▶ Study material:

::::

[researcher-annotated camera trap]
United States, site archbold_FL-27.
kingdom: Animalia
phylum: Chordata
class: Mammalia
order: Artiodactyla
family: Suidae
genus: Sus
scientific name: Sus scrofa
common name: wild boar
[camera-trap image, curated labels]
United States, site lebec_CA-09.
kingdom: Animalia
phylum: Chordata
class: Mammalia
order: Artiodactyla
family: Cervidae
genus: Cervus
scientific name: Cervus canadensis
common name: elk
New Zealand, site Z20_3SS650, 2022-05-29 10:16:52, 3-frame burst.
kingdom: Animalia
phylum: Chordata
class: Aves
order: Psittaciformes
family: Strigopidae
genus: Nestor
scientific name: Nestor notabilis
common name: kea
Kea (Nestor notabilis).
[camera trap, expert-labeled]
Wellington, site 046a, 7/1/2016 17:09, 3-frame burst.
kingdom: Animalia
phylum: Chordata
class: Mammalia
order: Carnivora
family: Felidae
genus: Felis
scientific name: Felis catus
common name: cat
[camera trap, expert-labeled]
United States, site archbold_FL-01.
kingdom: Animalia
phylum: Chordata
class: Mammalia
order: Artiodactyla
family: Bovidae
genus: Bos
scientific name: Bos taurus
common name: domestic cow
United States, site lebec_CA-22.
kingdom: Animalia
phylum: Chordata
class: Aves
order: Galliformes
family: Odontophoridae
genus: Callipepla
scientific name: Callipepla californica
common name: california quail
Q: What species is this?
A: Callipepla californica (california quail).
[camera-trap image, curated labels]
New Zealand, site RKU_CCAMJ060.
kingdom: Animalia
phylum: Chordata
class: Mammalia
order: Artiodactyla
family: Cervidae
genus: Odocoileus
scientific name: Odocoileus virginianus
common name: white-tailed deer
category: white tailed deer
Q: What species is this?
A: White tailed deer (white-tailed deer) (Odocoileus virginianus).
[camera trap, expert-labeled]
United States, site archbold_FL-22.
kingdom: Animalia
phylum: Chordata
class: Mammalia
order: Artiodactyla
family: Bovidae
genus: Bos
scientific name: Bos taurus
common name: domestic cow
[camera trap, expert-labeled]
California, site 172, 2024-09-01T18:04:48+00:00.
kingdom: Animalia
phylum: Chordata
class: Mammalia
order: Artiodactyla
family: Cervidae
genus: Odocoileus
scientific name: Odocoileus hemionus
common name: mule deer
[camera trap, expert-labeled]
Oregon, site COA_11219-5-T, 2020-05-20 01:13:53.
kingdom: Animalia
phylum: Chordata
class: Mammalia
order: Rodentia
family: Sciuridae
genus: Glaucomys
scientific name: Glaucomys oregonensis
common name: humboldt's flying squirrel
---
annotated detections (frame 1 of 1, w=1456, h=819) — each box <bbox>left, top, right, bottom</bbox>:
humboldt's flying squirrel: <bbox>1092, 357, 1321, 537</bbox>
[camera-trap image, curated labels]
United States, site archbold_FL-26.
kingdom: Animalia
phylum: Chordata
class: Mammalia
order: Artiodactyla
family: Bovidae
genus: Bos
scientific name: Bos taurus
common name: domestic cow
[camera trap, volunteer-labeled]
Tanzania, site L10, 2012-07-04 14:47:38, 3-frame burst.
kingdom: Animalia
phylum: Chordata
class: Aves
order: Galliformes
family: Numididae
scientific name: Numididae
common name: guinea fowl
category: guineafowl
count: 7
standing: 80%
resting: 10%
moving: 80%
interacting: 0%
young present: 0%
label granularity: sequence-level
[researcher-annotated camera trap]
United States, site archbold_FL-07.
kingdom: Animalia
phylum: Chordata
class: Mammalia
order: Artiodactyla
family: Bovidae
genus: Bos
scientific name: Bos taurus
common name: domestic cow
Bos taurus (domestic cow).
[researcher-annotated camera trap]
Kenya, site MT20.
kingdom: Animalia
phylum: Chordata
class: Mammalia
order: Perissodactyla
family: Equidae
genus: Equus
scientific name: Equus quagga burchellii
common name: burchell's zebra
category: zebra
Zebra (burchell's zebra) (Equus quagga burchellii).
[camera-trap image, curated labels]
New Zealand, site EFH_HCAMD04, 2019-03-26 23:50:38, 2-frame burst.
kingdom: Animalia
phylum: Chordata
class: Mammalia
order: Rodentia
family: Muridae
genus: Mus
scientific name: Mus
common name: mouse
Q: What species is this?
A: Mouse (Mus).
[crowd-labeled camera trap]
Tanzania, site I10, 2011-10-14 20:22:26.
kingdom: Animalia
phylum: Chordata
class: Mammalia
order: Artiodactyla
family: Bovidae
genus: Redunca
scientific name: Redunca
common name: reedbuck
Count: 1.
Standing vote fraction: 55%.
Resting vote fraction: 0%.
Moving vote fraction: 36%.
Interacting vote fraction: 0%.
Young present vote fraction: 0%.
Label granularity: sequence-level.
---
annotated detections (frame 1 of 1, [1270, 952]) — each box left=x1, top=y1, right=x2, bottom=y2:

::::

Return all the lines above exactly as given.

[researcher-annotated camera trap]
United States, site archbold_FL-27.
kingdom: Animalia
phylum: Chordata
class: Mammalia
order: Artiodactyla
family: Suidae
genus: Sus
scientific name: Sus scrofa
common name: wild boar
[camera-trap image, curated labels]
United States, site lebec_CA-09.
kingdom: Animalia
phylum: Chordata
class: Mammalia
order: Artiodactyla
family: Cervidae
genus: Cervus
scientific name: Cervus canadensis
common name: elk
New Zealand, site Z20_3SS650, 2022-05-29 10:16:52, 3-frame burst.
kingdom: Animalia
phylum: Chordata
class: Aves
order: Psittaciformes
family: Strigopidae
genus: Nestor
scientific name: Nestor notabilis
common name: kea
Kea (Nestor notabilis).
[camera trap, expert-labeled]
Wellington, site 046a, 7/1/2016 17:09, 3-frame burst.
kingdom: Animalia
phylum: Chordata
class: Mammalia
order: Carnivora
family: Felidae
genus: Felis
scientific name: Felis catus
common name: cat
[camera trap, expert-labeled]
United States, site archbold_FL-01.
kingdom: Animalia
phylum: Chordata
class: Mammalia
order: Artiodactyla
family: Bovidae
genus: Bos
scientific name: Bos taurus
common name: domestic cow
United States, site lebec_CA-22.
kingdom: Animalia
phylum: Chordata
class: Aves
order: Galliformes
family: Odontophoridae
genus: Callipepla
scientific name: Callipepla californica
common name: california quail
Q: What species is this?
A: Callipepla californica (california quail).
[camera-trap image, curated labels]
New Zealand, site RKU_CCAMJ060.
kingdom: Animalia
phylum: Chordata
class: Mammalia
order: Artiodactyla
family: Cervidae
genus: Odocoileus
scientific name: Odocoileus virginianus
common name: white-tailed deer
category: white tailed deer
Q: What species is this?
A: White tailed deer (white-tailed deer) (Odocoileus virginianus).
[camera trap, expert-labeled]
United States, site archbold_FL-22.
kingdom: Animalia
phylum: Chordata
class: Mammalia
order: Artiodactyla
family: Bovidae
genus: Bos
scientific name: Bos taurus
common name: domestic cow
[camera trap, expert-labeled]
California, site 172, 2024-09-01T18:04:48+00:00.
kingdom: Animalia
phylum: Chordata
class: Mammalia
order: Artiodactyla
family: Cervidae
genus: Odocoileus
scientific name: Odocoileus hemionus
common name: mule deer
[camera trap, expert-labeled]
Oregon, site COA_11219-5-T, 2020-05-20 01:13:53.
kingdom: Animalia
phylum: Chordata
class: Mammalia
order: Rodentia
family: Sciuridae
genus: Glaucomys
scientific name: Glaucomys oregonensis
common name: humboldt's flying squirrel
---
annotated detections (frame 1 of 1, w=1456, h=819) — each box <bbox>left, top, right, bottom</bbox>:
humboldt's flying squirrel: <bbox>1092, 357, 1321, 537</bbox>
[camera-trap image, curated labels]
United States, site archbold_FL-26.
kingdom: Animalia
phylum: Chordata
class: Mammalia
order: Artiodactyla
family: Bovidae
genus: Bos
scientific name: Bos taurus
common name: domestic cow
[camera trap, volunteer-labeled]
Tanzania, site L10, 2012-07-04 14:47:38, 3-frame burst.
kingdom: Animalia
phylum: Chordata
class: Aves
order: Galliformes
family: Numididae
scientific name: Numididae
common name: guinea fowl
category: guineafowl
count: 7
standing: 80%
resting: 10%
moving: 80%
interacting: 0%
young present: 0%
label granularity: sequence-level
[researcher-annotated camera trap]
United States, site archbold_FL-07.
kingdom: Animalia
phylum: Chordata
class: Mammalia
order: Artiodactyla
family: Bovidae
genus: Bos
scientific name: Bos taurus
common name: domestic cow
Bos taurus (domestic cow).
[researcher-annotated camera trap]
Kenya, site MT20.
kingdom: Animalia
phylum: Chordata
class: Mammalia
order: Perissodactyla
family: Equidae
genus: Equus
scientific name: Equus quagga burchellii
common name: burchell's zebra
category: zebra
Zebra (burchell's zebra) (Equus quagga burchellii).
[camera-trap image, curated labels]
New Zealand, site EFH_HCAMD04, 2019-03-26 23:50:38, 2-frame burst.
kingdom: Animalia
phylum: Chordata
class: Mammalia
order: Rodentia
family: Muridae
genus: Mus
scientific name: Mus
common name: mouse
Q: What species is this?
A: Mouse (Mus).
[crowd-labeled camera trap]
Tanzania, site I10, 2011-10-14 20:22:26.
kingdom: Animalia
phylum: Chordata
class: Mammalia
order: Artiodactyla
family: Bovidae
genus: Redunca
scientific name: Redunca
common name: reedbuck
Count: 1.
Standing vote fraction: 55%.
Resting vote fraction: 0%.
Moving vote fraction: 36%.
Interacting vote fraction: 0%.
Young present vote fraction: 0%.
Label granularity: sequence-level.
---
annotated detections (frame 1 of 1, [1270, 952]) — each box left=x1, top=y1, right=x2, bottom=y2:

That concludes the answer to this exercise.